Doch was genau ist ein Traditionalist? Ein Blick zurück darauf, wie die Dinge einst waren, könnte die Bedeutung des Begriffs wirkungsvoller vermitteln als die üblichen Versuche einer formalen Definition:

·   Einst gab es keinen in die gewöhnlichen Sprachen der Welt (= Landes-sprachen) übersetzten Ritus der Messe. Es gab nur die universale liturgische Sprache einer zeitlosen Kirche, wie man es sieht im uralten römischen Ritus, dessen organische Entwicklung beinahe unmerklich seit dem fünften Jahrhundert fortschritt, oder in den ehrwürdigen östlichen Riten, fast ebenso alt, die überwiegend dem rasenden liturgischen Vandalismus entgehen konnten, der die wichtigste Liturgie der Kirche verwüstet hat.

·   Einst gab es keine Altartische nach lutherischem Stil in unseren Kirchen, sondern ausschließlich auf Gott orientierte Hochaltäre, deren Aussehen allein den Sinn für Ehrfurcht und Andacht weckte.

·   Einst gab es keine Laien als Lektoren, Laien als „Kommunionhelfer“ oder Mädchen im Altarraum, sondern nur Priester, Diakone auf dem Weg zum Priestertum und männliche Altardiener, welche die hauptsächliche Ursache für eine Generation nach der anderen mit priesterlicher Berufung waren und die Seminarien füllten.

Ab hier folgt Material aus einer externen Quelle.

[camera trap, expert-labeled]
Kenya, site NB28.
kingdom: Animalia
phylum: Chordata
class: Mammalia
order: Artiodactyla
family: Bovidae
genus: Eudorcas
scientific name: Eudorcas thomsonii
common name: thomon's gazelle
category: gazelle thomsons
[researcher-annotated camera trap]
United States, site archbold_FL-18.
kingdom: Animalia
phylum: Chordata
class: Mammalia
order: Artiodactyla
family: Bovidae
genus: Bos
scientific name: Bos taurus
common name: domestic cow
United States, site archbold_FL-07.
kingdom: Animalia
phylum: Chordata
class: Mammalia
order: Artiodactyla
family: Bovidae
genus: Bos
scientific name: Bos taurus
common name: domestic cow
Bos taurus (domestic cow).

·   Einst gab es keine profane Musik während der Messe, sondern nur gregorianischen Choral oder Polyphonie, die Seele zur Kontemplation des Göttlichen bewegend – und eben nicht Klopfen mit den Füßen, Klatschen mit den Händen oder bloße Langeweile.

·   Einst gab es keine weitverbreiteten liturgischen Missbräuche. Im schlimmsten Fall gab es Priester, welche die traditionelle Messe verhuscht zelebrierten, aber innerhalb eines rubrizistischen, textlichen und musikalischen Rahmens, der trotz allem das zentrale Mysterium vor jeder Möglichkeit der Profanierung schützte und die höchste Würde des Gottesdienstes vor menschlicher Schwäche bewahrte.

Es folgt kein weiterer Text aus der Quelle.